Bernie Sanders Calls Out Anti-Medicare for All 'Front Group'

Bernie Sanders singled out insurance and pharmaceutical industry "front group" Partnership for America's Health Care Future in a new editorial for Buzzfeed calling on supporters of Medicare for All legislation to "refuse to back down."

"Our Medicare for All bill has widespread support in the House and Senate, and polls show Medicare for All is supported by a majority of Americans, including a majority of Republicans," Sanders, a leading candidate for the Democratic Party's 2020 presidential nomination, writes. "I happened because Americans from all walks of life understand that we have a dysfunctional health care system designed to make huge profits for the drug companies and the insurance companies, while tens of millions remain uninsured or underinsured and we pay the highest prices in the world for prescription drugs."

But Sanders cautions that, even with Medicare for All's overwhelming public support, a backlash from "powerful special interests that continue to reap hundreds of billions of dollars from the status quo" will make passage of universal, single-payer healthcare a difficult fight. Sanders specifically calls out the Partnership for America's Health Care Future (PAHCF), an alliance of private interests—including lobbyists from the health insurance, private hospital and pharmaceutical industry—formed in the summer of 2018.

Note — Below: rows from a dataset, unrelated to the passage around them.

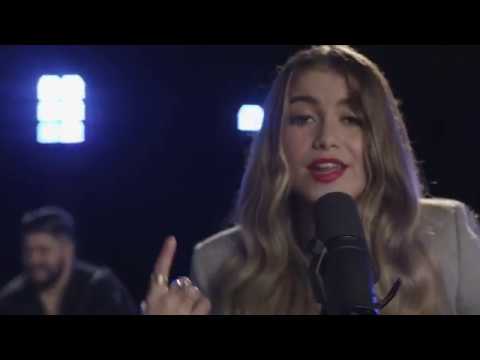 Embedded thumbnail for Sofia Reyes - 1, 2, 3 - Official Solo Acoustic Version
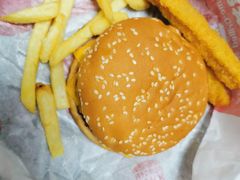 -汉堡王(常熟美城店)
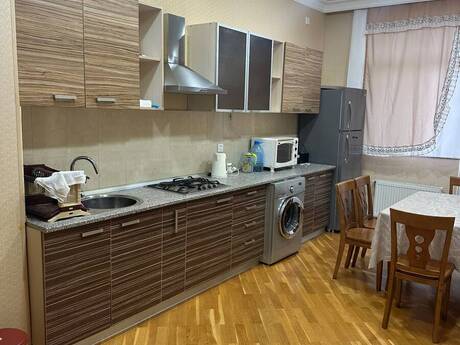 Kirayə 2 otaqlı mənzil, 106 m², Nəsimi: 950 ₼/ay 3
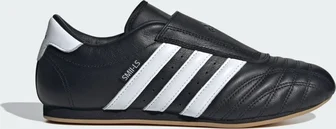 adidas Taekwondo core black/cloud white/Gum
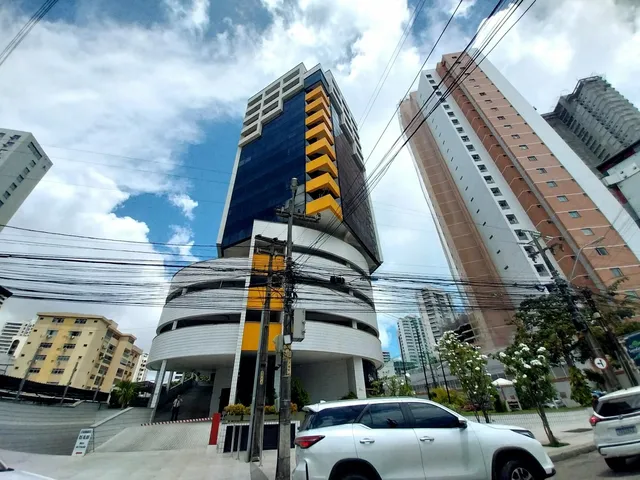 Imagem: SA2376) Sala Comercial medindo 48m² localizada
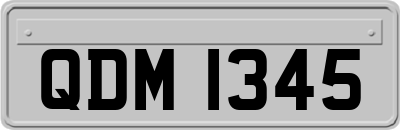 QDM1345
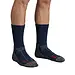 Stapp sokken Coolmax Boston - Stevige werk sokken - Badstof zool - Donkerblauw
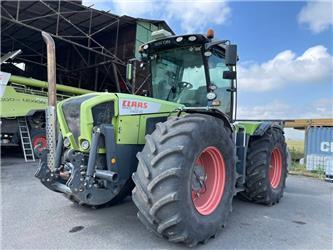 CLAAS Xerion 781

Slides from a PAHCF presentation leaked to The Intercept outline two primary objectives for the alliance: "change the national conversation around single payer/Medicare for All" and "minimize the potential for this option in health care from becoming part of a national political party's platform in 2020."

To pursue their goal of thwarting Medicare for All, which not only enjoys broad popular support but also shares 122 co-sponsors in the House of Representatives and Senate, the Partnership for America's Health Care Future has lobbied members of Congress and engaged in an ad-buying blitz, including thousands of anti-Medicare for All Facebook and Twitter ads, typically hyper-targeted at Democratic co-sponsors of Medicare for All legislation.

Members of the partnership spent a combined $143 million in 2018, including $23 million in lobbying money from insurance giant Blue Cross Blue Shield and nearly $28 million from pharmaceutical industry trade group Pharmaceutical Research and Manufacturers of America, according to data from the Center for Responsive Politics.

"Big pharma, health insurers and for-profit hospitals are now using our health care premiums to publicly attack legislators who defend our right to health care," Benjamin Day, director of the pro-single-payer organization Healthcare-NOW!, told Truthout in an article cited by Sanders.

"More can and should be done to extend coverage and control costs, but with roughly 90 percent of Americans now covered and a majority satisfied with their coverage and care, we should be working together to build and improve upon what's working—not tear it down as Senator Sanders would do," PAHCF Executive Director Lauren Crawford Shaver, who coordinates "grassroots efforts" for lobbying firm Forbes Tate Partners, told Newsweek.

Ads paid for by the Partnership for America's Health Care Future have argued that anything from full Medicare for All legislation to expanding the ACA with a public option will "lead to higher taxes and less patient choice for every American family" by disrupting the current system and preventing public programs, like state-by-state Medicaid expansion and federal subsidies to private insurance, from bringing down costs.

Sanders characterized PAHCF ads as "deceptive." Currently drafted Medicare for All legislation would dramatically expand patient choice by eliminating private insurance networks. Medicare for All legislation would also eliminate copays and deductibles, further empowering the one in four Americans who have refused medical care because of high costs (often even with insurance).

As for higher taxes, economist Matt Bruenig argues in the New York Times that, even with the additional tax burden, most income groups will pay less from their wages than they currently do in private insurance premiums. A RAND study on single-payer legislation under consideration in New York state found that health care costs would be dramatically lower for low and middle income people, with only individuals earning above $134,000 (or $276,000 for a family of four) paying more than they do now.

"These frantic attempts to derail our progress are a sign that we are winning," Sanders writes in his Buzzfeed editorial. "We must stand firm in unequivocally declaring that through a Medicare for All system, we are going to make health care a human right for all people in this country."